В окне вновь перемещается и неторопливо поворачивается огромная чаша горизонта, налитая темными лесами, среди которых белеют стены Санатория. Прощай, отец, прощай, город, который я никогда больше не увижу.
С тех пор я все еду, еду; я уже как-то прижился на железной дороге, и меня, бродящего по вагонам, терпят. В огромных, как комнаты, купе, полно мусора и соломы; в серые бесцветные дни сквозняки просверливают их насквозь.
Одежда моя обносилась, порвалась.
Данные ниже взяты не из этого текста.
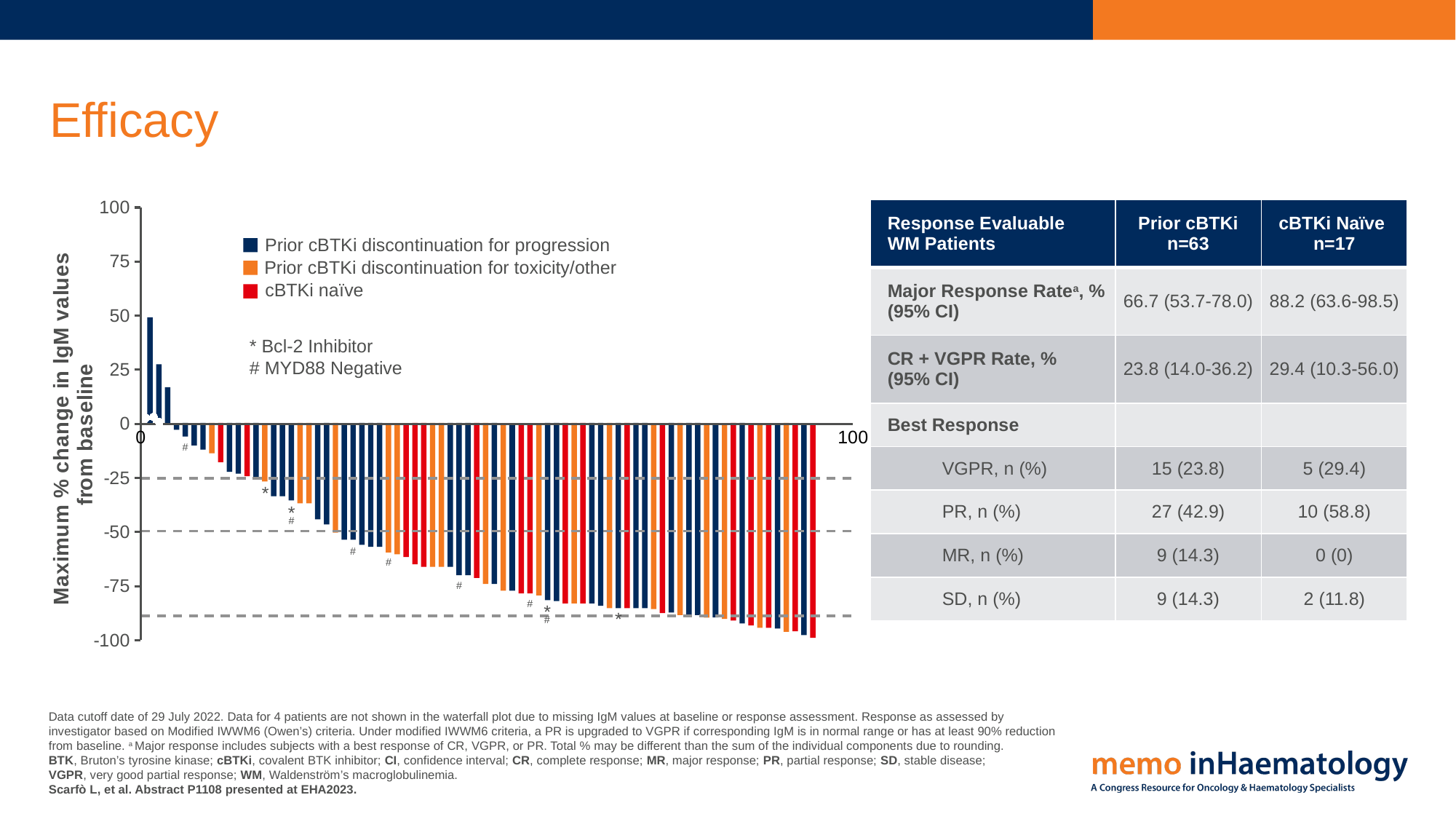
How many series does the legend of the waterfall chart list? 3 Is the value of the leftmost bar in the waterfall chart greater or less than 25? greater What kind of chart is shown on the left of the slide? Bar chart Do the bar values in the waterfall chart rise or fall from left to right? Fall Which is larger in the waterfall chart, the leftmost bar or the second bar from the left? The leftmost bar What is the label of the y axis of the waterfall chart? Maximum % change in IgM values from baseline Which legend series does the highest bar in the waterfall chart belong to? Prior cBTKi discontinuation for progression How many bars in the waterfall chart are above 0? 3 Is the value of the rightmost bar in the waterfall chart greater or less than -75? less What are the three legend entries of the waterfall chart? Prior cBTKi discontinuation for progression; Prior cBTKi discontinuation for toxicity/other; cBTKi naïve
Мне подарили выношенный черный мундир железнодорожника.
У меня распухла щека, и потому лицо повязано грязной тряпкой. Я сижу на соломе и подремываю, а когда чувствую голод, становлюсь в коридоре перед купе второго класса и пою. И мне в мою кондукторскую фуражку, в черную железнодорожную фуражку с облупившимся козырьком, бросают мелкие монетки.
Додо
По субботам во второй половине дня он приходил к нам в темной визитке, белом пикейном жилете и котелке, который при размере его головы, видимо, делали на заказ; приходил, чтобы минут пятнадцать, а иной раз и с полчаса посидеть над стаканом воды с малиновым сиропом, помечтать, опершись подбородком на костяной набалдашник трости, которую он держал между колен, о чем-то поразмышлять, глядя на синеватый папиросный дым.
Обычно у нас в эту пору бывали с визитом и другие родственники, и во время свободно перетекающего разговора Додо как бы уходил в тень, оказывался в пассивной роли статиста на этом оживленном собрании. Не участвуя в разговоре, Додо переводил выразительные глаза под великолепными бровями с одного собеседника на другого; лицо его при этом постепенно удлинялось, словно бы выходя из сочленений, и пока он жадно и завороженно слушал, оно, ничем не удерживаемое, совершенно глупело.